By Ben Carter
Radio 4's Money Box
Investors face losing their homes
Hundreds of elderly people could face the prospect of having to sell their homes after an investment marketed as medium risk went badly wrong.
Some have lost as much as a quarter of million pounds after investing in geared traded endowment policies
The Financial Ombudsman Service has already upheld numerous complaints for mis-selling.
As a result a group of investors are taking legal action to try and get full compensation for their losses.
Endowments typically sit alongside a mortgage and are designed to pay it off but in these cases the gearing element means that money is borrowed for the investment - sometimes twice over, which with charges can wipe out any return the investment makes but the debt still has to be repaid.
Brenda Hudson invested in one of these policies in 2005 but by 2007 the plan was in "failure" stage and her current debt of over £170,000 is still growing with no means of repayment:
"The pressure is great, the bank has written to us and reminded us that we have considerable debt to them which they want repaying. Our fear is we shall be forced to sell our homes in order to get rid of our debt to the mortgage lenders."
Brenda's complaint for mis-selling is currently being assessed by the Financial Ombudsman Service. They have upheld many similar complaints about the same product. But the Ombudsman can only enforce a pay-out of £100,000 and the majority of claims are for more than that amount.
Their solicitor Gareth Fatchett is seeking compensation from Mint Financial Services who sold many of the plans. He says they have a good case:
"In the cases that I'm seeing the explanation of risk is down-played."
"The returns would have to be fantastical, they'd have to very big returns indeed to actually get a neutral position."
Mint Financial Services are now a part of the Intrinsic Group. Its communications manager, Ben Howell said:
"We take our responsibilities to our clients extremely seriously, and we will work with and accept the findings of the Ombudsman in all cases. However, as some of these are ongoing cases, we feel unable to comment further at this point."
The plans were created by Integrity Financial Solutions who went into liquidation in October 2009. They were part of the UK Integrity Group - their Chief Executive Iain Stamp told the programme that they had made the risks clear.
"I don't believe fantastical assumptions were made. The majority of investors are still enjoying returns from their investment."
He added that he thought the financial advisers who sold the plans should be the ones facing questions.
A marketing CD given to IFA's by Integrity showed an example where a client purchasing £388,000 of traded endowment policies would secure an initial commission of over £19,000 for their financial advisor.

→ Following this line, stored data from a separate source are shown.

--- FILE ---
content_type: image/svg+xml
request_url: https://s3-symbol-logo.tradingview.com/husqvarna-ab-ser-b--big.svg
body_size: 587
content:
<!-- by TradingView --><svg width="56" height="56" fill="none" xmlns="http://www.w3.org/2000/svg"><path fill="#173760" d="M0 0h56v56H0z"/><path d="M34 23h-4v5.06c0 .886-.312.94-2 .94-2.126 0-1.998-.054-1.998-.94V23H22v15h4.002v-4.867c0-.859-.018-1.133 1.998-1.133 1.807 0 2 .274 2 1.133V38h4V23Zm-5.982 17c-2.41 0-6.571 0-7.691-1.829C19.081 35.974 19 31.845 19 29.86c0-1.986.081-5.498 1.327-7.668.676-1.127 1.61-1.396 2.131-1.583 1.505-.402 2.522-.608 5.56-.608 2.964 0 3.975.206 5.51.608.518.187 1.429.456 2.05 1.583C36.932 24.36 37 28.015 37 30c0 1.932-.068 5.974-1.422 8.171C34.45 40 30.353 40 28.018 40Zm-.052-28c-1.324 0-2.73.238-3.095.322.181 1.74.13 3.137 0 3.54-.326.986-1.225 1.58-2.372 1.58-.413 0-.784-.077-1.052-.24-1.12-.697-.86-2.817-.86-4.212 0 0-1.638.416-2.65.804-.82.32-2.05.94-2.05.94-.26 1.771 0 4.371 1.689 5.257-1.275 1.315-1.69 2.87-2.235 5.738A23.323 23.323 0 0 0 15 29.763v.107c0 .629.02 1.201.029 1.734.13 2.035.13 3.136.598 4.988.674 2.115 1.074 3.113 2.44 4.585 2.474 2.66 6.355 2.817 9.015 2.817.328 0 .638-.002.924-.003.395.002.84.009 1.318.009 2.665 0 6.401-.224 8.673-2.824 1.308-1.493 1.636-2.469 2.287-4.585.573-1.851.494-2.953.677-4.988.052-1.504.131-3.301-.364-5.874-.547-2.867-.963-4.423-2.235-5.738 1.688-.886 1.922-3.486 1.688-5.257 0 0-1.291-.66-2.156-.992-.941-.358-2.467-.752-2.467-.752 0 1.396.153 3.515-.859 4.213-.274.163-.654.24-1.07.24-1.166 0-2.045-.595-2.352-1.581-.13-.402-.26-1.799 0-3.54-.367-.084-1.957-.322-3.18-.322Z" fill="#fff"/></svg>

Bank of Scotland who provided the borrowing for a number of investors issued a statement saying:
"We appreciate that some customers, all of whom received independent financial advice, are concerned about the performance of their product and the impact on their debt position.
Any customers who find they are in financial difficulties should let us know as soon a possible and we will consider their position sympathetically."